Characteristics of the Leader

  • Considers each patient as a unique individual with psychosomatic needs.

  • Contributes to a therapeutic relationship based on support instead of interpretations.

  • Listens actively to the patient’s needs and wishes that relate not only to diabetes but also to life in general.

  • Performs therapeutic connections among emotions, life events, experiences and diabetes symptoms (hypo- and hyperglycaemias and complications).
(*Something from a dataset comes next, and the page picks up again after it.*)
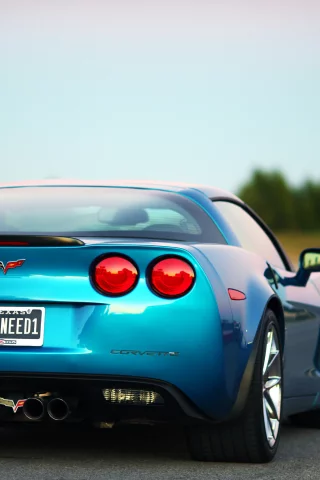 z06, corvette, chevrolet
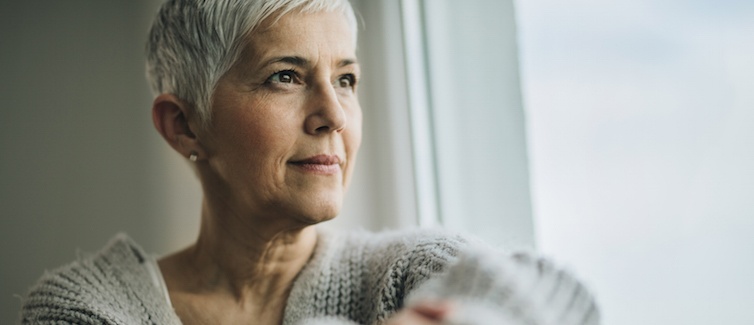 What Is Multiple Sclerosis?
  • Reinforces the expression of diabetes experiences, as well as the verbalization of negative emotions, to which the patient resists.

  • Reinforces understanding of resistance, so that the patient is enabled to make connections among diabetes, the self and the others.

  • Encourages deep understanding of diabetes and of the self, as this contributes to reality testing instead of idealizations.

  • Explores brittle diabetes on an individual level.

  • Explores the correlation of diabetes-related stress with inadequate self-care.

  • Reinforces individualized responsibility, not only towards diabetes, but also towards the patient’s everyday life.

  • Explores phobia of hypoglycaemia and its medical and social impact on patients’ life.

  • Explores the impact of family dysfunctionality and diabetes social stigma on glucose dysregulation.

  • Reinforces diabetes announcement as a process of self-awareness and diabetes acceptance.

  • Reinforces patients’ search for supportive social network.

  • Connects, separately for each patient, diabetes adjustment, with acceptance and final metabolic control.